_Exercise directions_:
Copy the seniors housing financing text from "Can seniors housing" to "size for Fannie Mae seniors housing?", changing each "mission-driven" to "mission-focused".

_Given text_:
BEGIN

Mission-driven seniors
A seniors housing transaction qualifies as mission-driven when at least 80% of units are restricted at or below 80% AMI. Most market-rate IL/AL/MC properties don't meet that threshold, but mission-driven seniors transactions do exist — HUD-assisted seniors properties, state HFA-financed seniors, and naturally-occurring affordable seniors housing in low-income census tracts. Mission-driven seniors loans benefit from cap exemption and aggressive pricing.
Frequently asked questions
What property types are eligible for Fannie Mae seniors housing financing?
Three property types: independent living (IL), assisted living (AL), and memory care (MC). Properties may be single-acuity (e.g., pure IL) or mixed-acuity campuses combining IL/AL/MC. Fannie Mae does not finance skilled nursing facilities through this DUS execution — skilled nursing is HUD/FHA territory under Section 232.
Is skilled nursing eligible for Fannie Mae seniors housing financing?
No. Fannie Mae's seniors housing DUS execution explicitly excludes skilled nursing facilities (SNFs). For skilled nursing financing, sponsors typically look to HUD Section 232 (FHA-insured), bank balance-sheet lenders, or specialty REITs. A property with a small skilled-nursing wing may still be financeable as long as skilled nursing represents a limited share of overall units and revenue.
What's the maximum LTV and minimum DSCR for Fannie Mae seniors housing loans?
Standard parameters are up to 75% LTV with a minimum 1.30x DSCR — meaningfully more conservative than the 80% / 1.25x Standard DUS conventional benchmark. Higher-acuity properties (memory-care-heavy) and properties with higher Medicaid concentration may price at lower leverage and higher coverage requirements.
What operator experience does Fannie Mae require for seniors housing loans?
Fannie Mae requires demonstrated multi-property seniors operating experience from the property manager, with a track record of stabilized occupancy, NOI growth, and regulatory compliance. The key principal of the operator is underwritten alongside the property — net worth, liquidity, and operational continuity all factor in. New operators are not typical candidates; replacement-operator scenarios are sometimes accommodated with structural protections.
What are the Medicaid revenue concentration limits for Fannie Mae seniors housing?
Fannie Mae underwrites Medicaid revenue concentration carefully because Medicaid reimbursement risk is a primary credit driver. The general guideline limits Medicaid concentration to a modest percentage of total revenue, with stricter caps in states facing rate-cut pressure. Higher-Medicaid properties can still be financed but typically at lower leverage and tighter coverage.
Are replacement reserves required for Fannie Mae seniors housing loans?
Yes. Fannie Mae requires a property-condition-based replacement reserve, escrowed monthly. Typical reserves are $250–$500 per unit per year, but the actual amount comes out of the third-party Property Condition Assessment (PCA). Higher-acuity properties (memory care) often have larger reserves to fund specialized FF&E and ongoing physical-plant updates.
Can seniors housing count toward FHFA's mission-driven requirement?
Yes — when at least 80% of units are restricted at or below 80% AMI, the loan qualifies as mission-driven. Most market-rate seniors housing assets do not meet that threshold and are not mission-driven. However, mission-driven seniors transactions exist (HUD-assisted seniors properties, state HFA-financed seniors, and naturally-occurring affordable seniors housing in low-income census tracts) and benefit from the mission-driven cap exemption.
What's the minimum loan size for Fannie Mae seniors housing?
$3 million is the typical floor for seniors housing DUS loans, though smaller transactions are reviewed case-by-case. There is no published hard maximum — large campus financings can exceed $200 million, particularly through Credit Facility executions for seniors-focused REITs.

END

_Supplied data_:
BEGIN

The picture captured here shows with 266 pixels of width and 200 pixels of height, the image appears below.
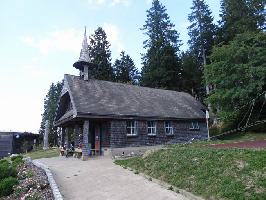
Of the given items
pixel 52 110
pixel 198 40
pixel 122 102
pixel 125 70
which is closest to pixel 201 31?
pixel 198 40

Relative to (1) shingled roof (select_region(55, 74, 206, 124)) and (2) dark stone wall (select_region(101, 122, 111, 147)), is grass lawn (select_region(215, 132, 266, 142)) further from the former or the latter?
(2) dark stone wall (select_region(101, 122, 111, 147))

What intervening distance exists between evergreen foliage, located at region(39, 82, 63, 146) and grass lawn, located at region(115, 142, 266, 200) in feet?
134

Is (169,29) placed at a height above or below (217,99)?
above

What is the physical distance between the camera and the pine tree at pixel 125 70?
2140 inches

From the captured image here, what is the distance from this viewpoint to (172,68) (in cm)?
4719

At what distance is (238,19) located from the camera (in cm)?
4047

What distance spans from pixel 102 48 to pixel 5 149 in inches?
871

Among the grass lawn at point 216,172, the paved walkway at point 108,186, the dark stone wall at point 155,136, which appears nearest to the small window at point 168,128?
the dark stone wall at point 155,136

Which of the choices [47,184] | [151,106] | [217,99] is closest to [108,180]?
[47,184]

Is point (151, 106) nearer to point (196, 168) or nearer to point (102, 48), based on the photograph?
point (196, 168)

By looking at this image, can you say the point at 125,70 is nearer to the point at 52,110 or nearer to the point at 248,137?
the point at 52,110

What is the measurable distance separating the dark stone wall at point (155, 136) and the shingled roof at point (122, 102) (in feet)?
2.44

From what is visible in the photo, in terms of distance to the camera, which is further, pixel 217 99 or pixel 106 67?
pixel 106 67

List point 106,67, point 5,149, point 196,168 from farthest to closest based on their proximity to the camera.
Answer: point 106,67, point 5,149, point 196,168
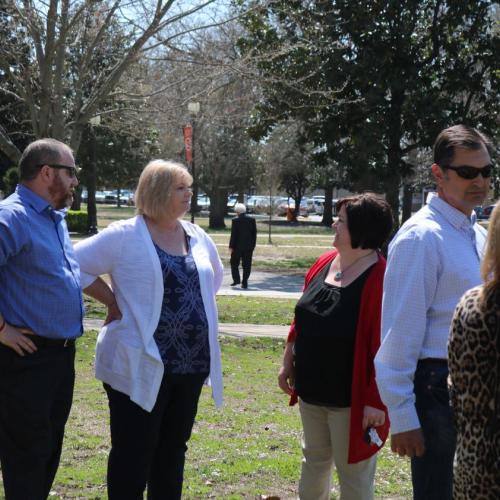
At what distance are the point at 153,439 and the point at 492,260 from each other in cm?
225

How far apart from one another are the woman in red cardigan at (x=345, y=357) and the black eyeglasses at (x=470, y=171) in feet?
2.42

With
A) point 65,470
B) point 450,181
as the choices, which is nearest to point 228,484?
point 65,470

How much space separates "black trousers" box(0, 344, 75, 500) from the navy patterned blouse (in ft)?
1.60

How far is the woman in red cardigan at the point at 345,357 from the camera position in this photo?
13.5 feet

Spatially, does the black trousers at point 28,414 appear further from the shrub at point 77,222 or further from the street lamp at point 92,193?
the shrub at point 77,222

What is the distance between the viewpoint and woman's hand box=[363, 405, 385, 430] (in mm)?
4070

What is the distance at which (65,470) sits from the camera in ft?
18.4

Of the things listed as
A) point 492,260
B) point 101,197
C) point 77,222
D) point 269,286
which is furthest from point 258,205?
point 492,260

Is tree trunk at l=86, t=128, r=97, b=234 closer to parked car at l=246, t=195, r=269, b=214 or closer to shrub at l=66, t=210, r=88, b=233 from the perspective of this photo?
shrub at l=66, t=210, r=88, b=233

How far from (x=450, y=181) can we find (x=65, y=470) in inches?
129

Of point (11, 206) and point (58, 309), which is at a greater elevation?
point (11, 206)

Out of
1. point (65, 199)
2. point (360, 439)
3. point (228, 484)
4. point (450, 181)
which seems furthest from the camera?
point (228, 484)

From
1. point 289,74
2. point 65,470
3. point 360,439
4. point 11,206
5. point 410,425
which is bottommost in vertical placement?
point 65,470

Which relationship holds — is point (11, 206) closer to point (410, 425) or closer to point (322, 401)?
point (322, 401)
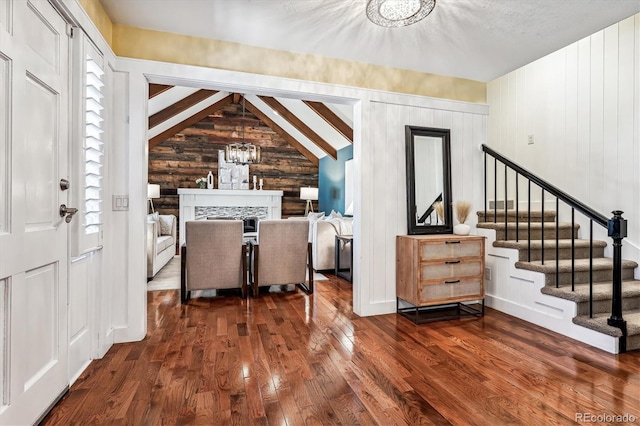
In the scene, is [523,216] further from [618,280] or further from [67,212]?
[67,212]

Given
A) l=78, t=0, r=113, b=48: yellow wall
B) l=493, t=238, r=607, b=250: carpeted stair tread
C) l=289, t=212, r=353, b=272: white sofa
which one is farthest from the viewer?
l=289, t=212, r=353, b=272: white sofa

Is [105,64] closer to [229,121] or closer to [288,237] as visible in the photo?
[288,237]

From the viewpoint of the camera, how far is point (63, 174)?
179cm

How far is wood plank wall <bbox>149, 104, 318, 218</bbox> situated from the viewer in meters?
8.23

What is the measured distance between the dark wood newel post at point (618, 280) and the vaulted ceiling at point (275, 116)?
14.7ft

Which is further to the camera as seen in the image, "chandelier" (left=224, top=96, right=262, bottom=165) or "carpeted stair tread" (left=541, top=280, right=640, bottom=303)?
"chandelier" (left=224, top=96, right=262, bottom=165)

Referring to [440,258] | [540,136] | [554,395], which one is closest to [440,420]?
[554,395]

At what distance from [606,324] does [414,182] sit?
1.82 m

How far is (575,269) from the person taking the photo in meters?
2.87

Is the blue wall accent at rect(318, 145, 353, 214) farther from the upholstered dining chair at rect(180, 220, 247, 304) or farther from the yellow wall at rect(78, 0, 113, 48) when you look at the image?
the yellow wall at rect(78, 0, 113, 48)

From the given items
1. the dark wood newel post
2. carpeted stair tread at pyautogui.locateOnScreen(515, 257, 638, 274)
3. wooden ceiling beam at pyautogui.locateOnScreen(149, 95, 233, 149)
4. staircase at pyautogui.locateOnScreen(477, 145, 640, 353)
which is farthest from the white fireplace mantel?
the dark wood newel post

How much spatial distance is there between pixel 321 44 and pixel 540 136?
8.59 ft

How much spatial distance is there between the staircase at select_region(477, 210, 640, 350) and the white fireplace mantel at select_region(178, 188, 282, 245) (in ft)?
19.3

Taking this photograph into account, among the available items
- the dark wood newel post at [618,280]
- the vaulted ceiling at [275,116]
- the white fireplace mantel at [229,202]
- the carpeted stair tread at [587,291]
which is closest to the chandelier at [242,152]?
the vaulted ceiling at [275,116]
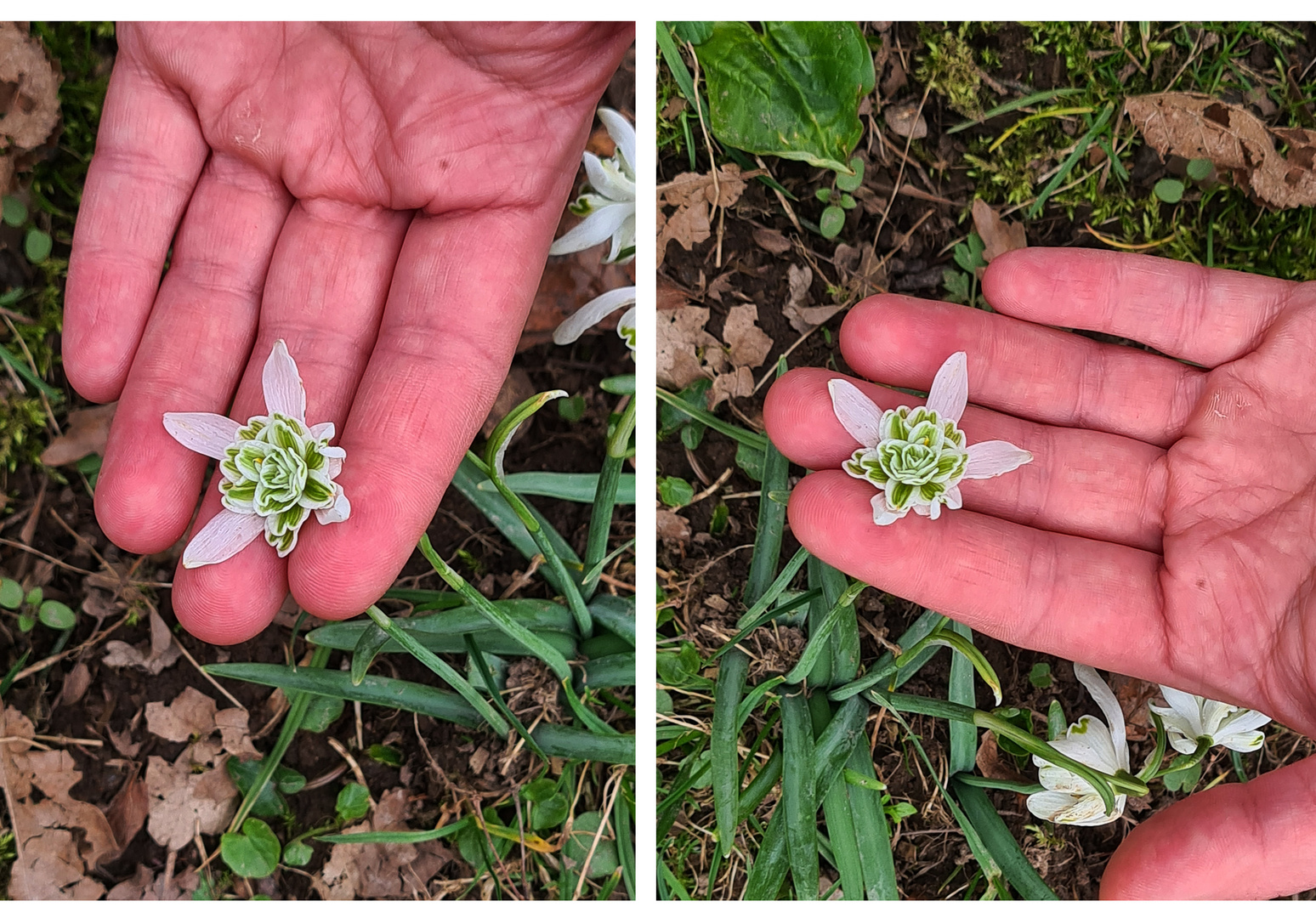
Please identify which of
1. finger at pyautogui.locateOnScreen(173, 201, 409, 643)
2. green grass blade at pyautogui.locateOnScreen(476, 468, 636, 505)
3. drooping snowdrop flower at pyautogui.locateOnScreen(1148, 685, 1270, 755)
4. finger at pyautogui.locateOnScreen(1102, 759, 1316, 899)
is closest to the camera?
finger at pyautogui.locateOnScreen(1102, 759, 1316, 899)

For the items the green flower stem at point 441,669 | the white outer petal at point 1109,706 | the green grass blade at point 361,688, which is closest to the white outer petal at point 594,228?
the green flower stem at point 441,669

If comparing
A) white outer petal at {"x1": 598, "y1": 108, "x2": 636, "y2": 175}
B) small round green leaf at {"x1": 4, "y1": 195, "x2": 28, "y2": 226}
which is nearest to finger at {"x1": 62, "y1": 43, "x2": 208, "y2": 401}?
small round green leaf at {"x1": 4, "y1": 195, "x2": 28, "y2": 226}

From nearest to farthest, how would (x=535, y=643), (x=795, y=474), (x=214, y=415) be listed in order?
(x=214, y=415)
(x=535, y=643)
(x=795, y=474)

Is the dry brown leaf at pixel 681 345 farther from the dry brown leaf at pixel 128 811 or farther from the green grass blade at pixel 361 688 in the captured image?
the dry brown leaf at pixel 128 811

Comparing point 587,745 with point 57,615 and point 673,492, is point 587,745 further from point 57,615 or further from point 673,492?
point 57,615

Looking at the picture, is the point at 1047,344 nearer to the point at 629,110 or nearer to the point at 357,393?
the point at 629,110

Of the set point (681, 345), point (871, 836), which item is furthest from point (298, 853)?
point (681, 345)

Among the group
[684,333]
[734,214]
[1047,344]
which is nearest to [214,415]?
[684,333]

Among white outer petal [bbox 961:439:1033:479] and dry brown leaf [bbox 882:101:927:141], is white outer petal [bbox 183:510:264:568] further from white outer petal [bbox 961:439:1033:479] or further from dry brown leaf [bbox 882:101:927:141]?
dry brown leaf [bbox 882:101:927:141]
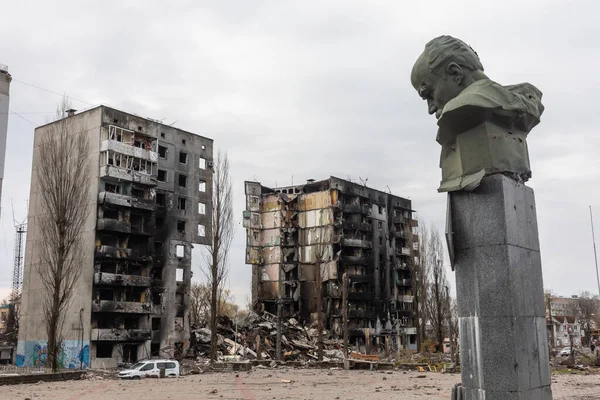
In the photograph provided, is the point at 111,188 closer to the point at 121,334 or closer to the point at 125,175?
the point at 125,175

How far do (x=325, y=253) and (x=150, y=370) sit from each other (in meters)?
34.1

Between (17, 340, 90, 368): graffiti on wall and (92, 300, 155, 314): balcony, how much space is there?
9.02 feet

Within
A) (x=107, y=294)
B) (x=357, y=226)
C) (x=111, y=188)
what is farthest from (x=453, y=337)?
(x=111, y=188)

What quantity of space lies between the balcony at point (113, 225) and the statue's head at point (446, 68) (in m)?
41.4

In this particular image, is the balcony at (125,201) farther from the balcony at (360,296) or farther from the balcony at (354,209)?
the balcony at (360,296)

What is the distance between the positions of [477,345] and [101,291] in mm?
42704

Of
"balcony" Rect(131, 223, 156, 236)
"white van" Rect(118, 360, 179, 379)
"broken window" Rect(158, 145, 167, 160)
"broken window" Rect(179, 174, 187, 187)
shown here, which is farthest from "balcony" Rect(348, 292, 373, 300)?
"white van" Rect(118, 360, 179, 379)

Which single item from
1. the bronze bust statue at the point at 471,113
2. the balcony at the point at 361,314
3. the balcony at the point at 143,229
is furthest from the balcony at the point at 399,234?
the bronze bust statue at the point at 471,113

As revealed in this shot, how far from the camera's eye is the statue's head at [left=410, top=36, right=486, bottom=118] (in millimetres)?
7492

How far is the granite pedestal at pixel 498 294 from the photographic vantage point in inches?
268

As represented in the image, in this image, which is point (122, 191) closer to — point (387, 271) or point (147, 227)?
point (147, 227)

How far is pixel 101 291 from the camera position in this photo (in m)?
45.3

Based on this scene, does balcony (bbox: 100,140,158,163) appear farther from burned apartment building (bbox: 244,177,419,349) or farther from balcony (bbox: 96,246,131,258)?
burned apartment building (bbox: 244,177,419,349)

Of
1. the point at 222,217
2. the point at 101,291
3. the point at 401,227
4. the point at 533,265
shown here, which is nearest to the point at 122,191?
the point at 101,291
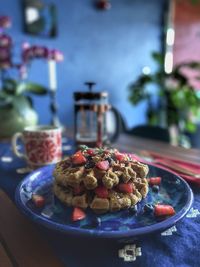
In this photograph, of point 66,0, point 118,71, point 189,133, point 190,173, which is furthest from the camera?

END

_Solution to this exercise_:
Can seniors housing count toward FHFA's mission-focused requirement?
Yes — when at least 80% of units are restricted at or below 80% AMI, the loan qualifies as mission-focused. Most market-rate seniors housing assets do not meet that threshold and are not mission-focused. However, mission-focused seniors transactions exist (HUD-assisted seniors properties, state HFA-financed seniors, and naturally-occurring affordable seniors housing in low-income census tracts) and benefit from the mission-focused cap exemption.
What's the minimum loan size for Fannie Mae seniors housing?